Pongo música, suena Melendi:
No se confunda / No es lo mismo pisotear que dejar huella / Usted tan sólo mira al cielo / Mientras yo veo las estrellas.
Y el recuerdo se me va a la conversación mantenida con Julio esta semana:
«Rafa, ayer se reunió el equipo médico que me lleva. Con todas las pruebas sobre la mesa, queda claro que mi cuerpo ya no responde al tratamiento. Me plantearon dos opciones: pasar a paliativos o apostar por una intervención arriesgada de resultado incierto que alargaría la esperanza de vida en unos meses. Por la noche, cogidos de la mano con Elena y los niños, decidimos paliativos. Con eso, lo que me queda pueden ser dos semanas, máximo dos meses. Estoy sereno, confiado en Dios, contento de todo lo que me ha dado y de cómo se quedan ellos. Puesto que el final es bueno, que llegue cuando Él quiera. Además, ya sabes que en estos años que llevo conviviendo con la enfermedad, me he zafado de varios ultimátum. Y ahora ¡quién sabe!»
El nudo en la garganta me impidió decir gran cosa, mientras él siguió contando los planes para este corto plazo y animándome como si fuera yo quien tiene la fecha marcada en el calendario.
Durante los veinte años largos de trato, su actitud ante los reveses de la vida ha sido un ejemplo para mí, que siempre agradeceré por lo mucho que me ha ayudado; lo mismo sucede con la amistad que surgió y hemos profundizado durante este tiempo, aun sabiendo que estamos en dos categorías distintas: pues mientras yo miro al cielo, él contempla las estrellas; y mientras yo paso por la vida pisoteando, él deja huella. Y claro, no es lo mismo.»
Rafael Dolader – vidaescuela.es – @rdolader
17 de julio de 2021
Este blog es un pequeño cajón de sastre donde encontrarás escritos inspirados en el día a día, apuntes sobre aficiones y entretenimientos, comentarios a noticias leídas, material para descargar y asuntos varios. El día a día del que aprendemos continuamente, porque estamos en la escuela de la vida.
Jolin Rafa,me faltaba tu blog para completar la semana. La verdad es que es una elección ideal para enseñar como afrontar momentos cruciales, una lección de vida hacia todo y hacia todos.

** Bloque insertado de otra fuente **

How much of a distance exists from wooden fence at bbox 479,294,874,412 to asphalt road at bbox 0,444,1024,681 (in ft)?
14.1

Ojala todos seamos capaces de afrontar momentos parecidos con la misma serenidad.
Gracias por compartir la vivencia
Sinduda la vida tiene dias que pueden canviartela
Però mirando el cielo descubrimos que estamos creadors para la eternidad..
Rafa , este escrito ànima a pensar en los demas, que són la razon de nuestra vida.